Un couple de vendeurs de chevaux qui a fait l'objet d'un reportage à l'émission J.E., en 2004, a été victime de diffamation, a conclu un juge de la Cour supérieure, qui condamne TVA à payer 155 000$ au couple en question.

L'acheteur mécontent qui avait soumis son histoire à J.E., Jean-Marie Nicole, est condamné conjointement avec TVA. «En somme, il a joué la victime pour tenter de convaincre J.E., ce qu'il a réussi à faire, d'utiliser son histoire banale et essentiellement privée pour en faire une affaire d'intérêt public... Il a nettement exagéré les faits, les circonstances et les conséquences de son achat de cheval», a relevé le juge Richard Nadeau.

Les chevaux

Selon le jugement, Claude Delorme est dans le domaine des chevaux depuis son enfance. Il en achetait, en vendait et agissait comme maréchal-ferrant. Sa conjointe, Nathalie Marcotte, faisait la comptabilité et la gestion du commerce de chevaux, appelé Classic Cowboy Ranch.

En février 2004, le couple a vendu un cheval 6000$ à Jean-Marie Nicole. Dès l'achat, ce dernier a confié le cheval à un entraîneur pour deux mois. À l'expiration de la garantie (qui était de deux mois), l'acheteur, M. Nicole, a récupéré son cheval. Dans les semaines suivantes, il s'est déclaré insatisfait.

La bête avait une raideur à l'avant. Un examen radiologique a en outre révélé que ses jarrets étaient affectés d'un vice caché qui risquait d'entraîner une sérieuse boiterie à long terme.

M. Nicole a réclamé un remboursement. Le vendeur Claude Delorme ne s'estimait pas responsable, disant ignorer comment le cheval avait été traité depuis la vente.

Il a avisé M. Nicole qu'il devrait le poursuivre aux petites créances.

J.E.

M. Nicole s'est plutôt tourné vers J.E., qui a accepté de réaliser un reportage sur les problèmes dans la vente de chevaux, en s'appuyant sur l'histoire de M. Nicole. Le couple vendeur a accepté, à contrecoeur, de donner son point de vue dans l'émission. Mais selon le juge, le couple a projeté une image peu reluisante. «[...] les demandeurs, malheureusement pour eux, ne font pas belle figure. Ils ont l'air rigides, Delorme apparaît plus enragé que d'autre chose en pointant de ses gros doigts un passage du contrat de vente et l'expiration de la garantie», note le magistrat.

Paradoxalement, le juge estime que M. Nicole avait raison de demander un remboursement et que les vendeurs ont eu tort de ne pas négocier un règlement. Le magistrat estime cependant que M. Nicole a voulu se faire justice lui-même. Le juge est d'avis que l'émission montre un «débalancement évident en faveur de la victime, Nicole, et du pauvre cheval», en comparaison des explications des vendeurs, se résumant à «quelques instants».

Le juge retient que le reportage a eu un effet catastrophique sur le commerce du couple, qui est «tombé à plat». Le juge évalue aussi que la réputation de Delorme a souffert et que sa conjointe en a subi les contrecoups.

Peu prisé

Le magistrat se montre critique face aux émissions d'enquête comme J.E., Enquête et La facture, où on «dévoile souvent des cas de fraude, d'escroquerie, de détournement et d'abus».

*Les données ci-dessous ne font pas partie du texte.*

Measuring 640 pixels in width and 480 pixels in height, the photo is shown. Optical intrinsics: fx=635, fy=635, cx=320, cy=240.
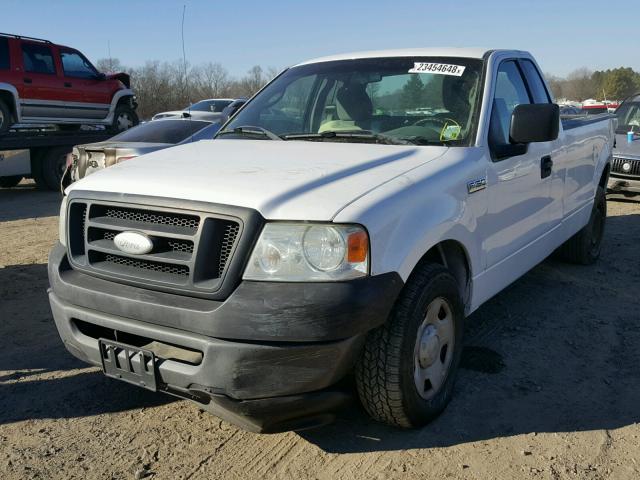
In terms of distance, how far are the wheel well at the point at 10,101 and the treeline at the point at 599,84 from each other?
57.5 metres

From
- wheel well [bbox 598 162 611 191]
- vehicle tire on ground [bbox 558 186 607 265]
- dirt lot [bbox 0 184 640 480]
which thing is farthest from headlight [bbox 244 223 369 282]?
wheel well [bbox 598 162 611 191]

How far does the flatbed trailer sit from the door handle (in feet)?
33.5

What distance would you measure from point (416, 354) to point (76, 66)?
40.7ft

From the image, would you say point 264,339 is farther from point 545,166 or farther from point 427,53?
A: point 545,166

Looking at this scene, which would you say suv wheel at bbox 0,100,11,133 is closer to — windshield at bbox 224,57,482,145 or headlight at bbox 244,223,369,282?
windshield at bbox 224,57,482,145

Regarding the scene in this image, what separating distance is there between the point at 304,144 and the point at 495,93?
49.4 inches

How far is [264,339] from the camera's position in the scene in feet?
8.16

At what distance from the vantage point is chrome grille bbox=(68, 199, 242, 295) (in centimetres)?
256

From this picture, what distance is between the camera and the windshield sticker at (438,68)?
3.89m

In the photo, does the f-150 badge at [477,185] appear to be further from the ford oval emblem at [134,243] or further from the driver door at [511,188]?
the ford oval emblem at [134,243]

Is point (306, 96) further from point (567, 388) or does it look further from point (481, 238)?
point (567, 388)

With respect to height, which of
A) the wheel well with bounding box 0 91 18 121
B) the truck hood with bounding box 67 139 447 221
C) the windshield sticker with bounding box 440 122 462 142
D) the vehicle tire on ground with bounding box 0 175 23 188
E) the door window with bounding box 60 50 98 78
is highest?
the door window with bounding box 60 50 98 78

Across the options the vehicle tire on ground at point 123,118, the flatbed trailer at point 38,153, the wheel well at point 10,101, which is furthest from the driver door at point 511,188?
the vehicle tire on ground at point 123,118

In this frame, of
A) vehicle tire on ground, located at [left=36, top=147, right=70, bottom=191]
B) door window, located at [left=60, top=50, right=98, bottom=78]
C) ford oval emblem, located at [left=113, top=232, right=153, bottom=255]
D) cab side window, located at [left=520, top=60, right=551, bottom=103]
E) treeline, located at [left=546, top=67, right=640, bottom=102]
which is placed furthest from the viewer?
treeline, located at [left=546, top=67, right=640, bottom=102]
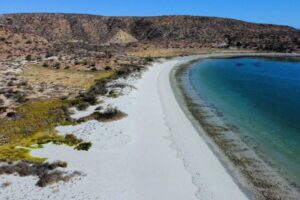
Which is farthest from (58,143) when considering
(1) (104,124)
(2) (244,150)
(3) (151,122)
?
(2) (244,150)

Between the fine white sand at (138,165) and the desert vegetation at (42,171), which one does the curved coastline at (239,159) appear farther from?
the desert vegetation at (42,171)

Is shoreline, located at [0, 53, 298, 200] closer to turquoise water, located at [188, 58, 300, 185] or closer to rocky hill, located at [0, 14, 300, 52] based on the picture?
turquoise water, located at [188, 58, 300, 185]

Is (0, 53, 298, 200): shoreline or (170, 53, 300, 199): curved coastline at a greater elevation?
(0, 53, 298, 200): shoreline

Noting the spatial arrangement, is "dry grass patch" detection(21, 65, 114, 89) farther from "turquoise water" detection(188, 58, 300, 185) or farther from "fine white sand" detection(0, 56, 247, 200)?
"fine white sand" detection(0, 56, 247, 200)

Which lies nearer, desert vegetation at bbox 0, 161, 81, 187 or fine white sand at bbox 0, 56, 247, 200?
fine white sand at bbox 0, 56, 247, 200

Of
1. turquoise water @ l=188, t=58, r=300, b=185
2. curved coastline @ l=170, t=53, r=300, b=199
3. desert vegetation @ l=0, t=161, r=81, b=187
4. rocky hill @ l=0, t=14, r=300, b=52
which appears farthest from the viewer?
rocky hill @ l=0, t=14, r=300, b=52

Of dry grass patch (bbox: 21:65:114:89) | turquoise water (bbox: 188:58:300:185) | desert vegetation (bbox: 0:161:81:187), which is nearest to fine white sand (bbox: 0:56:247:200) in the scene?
desert vegetation (bbox: 0:161:81:187)

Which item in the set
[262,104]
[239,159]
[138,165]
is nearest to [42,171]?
[138,165]

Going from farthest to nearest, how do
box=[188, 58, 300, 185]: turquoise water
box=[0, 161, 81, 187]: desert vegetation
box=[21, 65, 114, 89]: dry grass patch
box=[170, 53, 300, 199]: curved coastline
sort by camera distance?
box=[21, 65, 114, 89]: dry grass patch < box=[188, 58, 300, 185]: turquoise water < box=[170, 53, 300, 199]: curved coastline < box=[0, 161, 81, 187]: desert vegetation
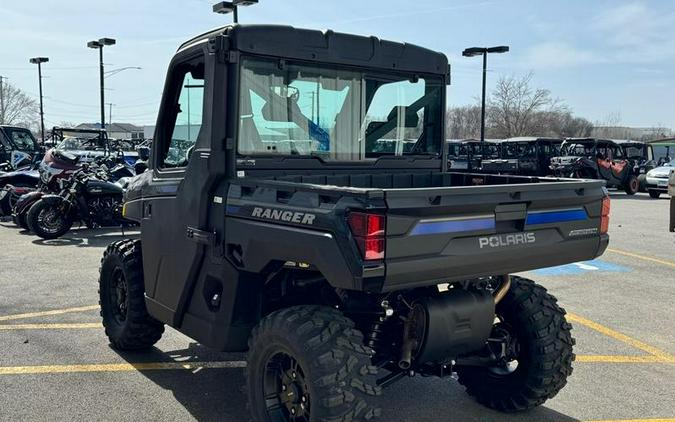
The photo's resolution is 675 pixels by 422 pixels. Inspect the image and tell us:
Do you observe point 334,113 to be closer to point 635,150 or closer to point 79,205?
point 79,205

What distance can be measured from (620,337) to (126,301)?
14.5 feet

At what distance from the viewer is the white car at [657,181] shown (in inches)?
889

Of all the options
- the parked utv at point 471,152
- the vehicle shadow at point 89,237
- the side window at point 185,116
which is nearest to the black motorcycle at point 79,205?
the vehicle shadow at point 89,237

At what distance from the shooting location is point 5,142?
21.1m

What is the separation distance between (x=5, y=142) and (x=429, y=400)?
20753 millimetres

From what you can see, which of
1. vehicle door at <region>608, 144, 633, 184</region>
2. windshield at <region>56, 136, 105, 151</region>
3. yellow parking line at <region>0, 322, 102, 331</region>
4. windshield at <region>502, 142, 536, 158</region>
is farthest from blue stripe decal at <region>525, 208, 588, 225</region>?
windshield at <region>502, 142, 536, 158</region>

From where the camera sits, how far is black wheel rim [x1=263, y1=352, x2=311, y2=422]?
11.0 feet

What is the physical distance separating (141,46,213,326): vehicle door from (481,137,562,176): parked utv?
2242 centimetres

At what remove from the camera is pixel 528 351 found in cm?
403

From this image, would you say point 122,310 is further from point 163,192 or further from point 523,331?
point 523,331

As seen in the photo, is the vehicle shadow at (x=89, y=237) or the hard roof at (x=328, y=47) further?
the vehicle shadow at (x=89, y=237)

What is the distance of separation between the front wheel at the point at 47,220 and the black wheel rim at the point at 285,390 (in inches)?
354

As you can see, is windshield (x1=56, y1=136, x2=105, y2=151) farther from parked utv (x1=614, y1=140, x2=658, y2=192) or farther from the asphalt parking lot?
parked utv (x1=614, y1=140, x2=658, y2=192)

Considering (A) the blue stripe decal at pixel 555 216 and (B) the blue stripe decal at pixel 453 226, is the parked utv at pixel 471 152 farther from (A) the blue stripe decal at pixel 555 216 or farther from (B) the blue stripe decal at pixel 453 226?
(B) the blue stripe decal at pixel 453 226
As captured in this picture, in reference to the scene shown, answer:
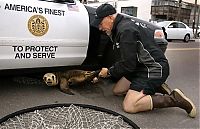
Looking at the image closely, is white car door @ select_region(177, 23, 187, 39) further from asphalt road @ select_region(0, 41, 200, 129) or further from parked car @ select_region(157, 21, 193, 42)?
asphalt road @ select_region(0, 41, 200, 129)

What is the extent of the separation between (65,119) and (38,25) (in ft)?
3.74

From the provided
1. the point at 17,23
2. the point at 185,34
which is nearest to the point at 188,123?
the point at 17,23

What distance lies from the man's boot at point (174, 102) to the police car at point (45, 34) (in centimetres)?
103

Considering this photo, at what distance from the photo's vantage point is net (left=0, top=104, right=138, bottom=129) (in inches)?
102

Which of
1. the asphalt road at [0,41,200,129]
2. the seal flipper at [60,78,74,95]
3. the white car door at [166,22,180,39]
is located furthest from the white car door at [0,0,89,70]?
the white car door at [166,22,180,39]

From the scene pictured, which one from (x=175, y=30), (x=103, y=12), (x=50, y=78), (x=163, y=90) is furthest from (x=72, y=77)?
(x=175, y=30)

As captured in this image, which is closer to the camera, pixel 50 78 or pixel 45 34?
pixel 45 34

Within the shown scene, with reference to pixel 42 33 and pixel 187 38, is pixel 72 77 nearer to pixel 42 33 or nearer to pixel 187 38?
pixel 42 33

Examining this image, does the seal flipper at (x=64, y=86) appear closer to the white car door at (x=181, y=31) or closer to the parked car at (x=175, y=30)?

«C'est un «tribunal» public (certains parleront de lynchage ou d'inquisition), où les participants sont souvent blancs (victimes) ou noirs (escrocs, etc.), sans droit de regard et sans possibilité de se défendre. Le tribunal se croit permis d'ajouter en passant que l'avenir ne sera pas plus rose, bien au contraire! On parle de plus en plus d'une autre forme de tribunal public encore plus dévastateur: les célèbres réseaux sociaux qui, en quelques minutes, peuvent soulever les passions... et même amener la déchéance des gouvernements. Gare à ceux qui en sont les victimes ou les proies.»

Le jugement sera porté en appel, a confirmé Me Christian Leblanc, qui représente TVA dans cette affaire. Me Leblanc est d'avis que rien dans le jugement ne démontre un mauvais travail journalistique. Il considère aussi que la preuve de dommages n'a pas été faite.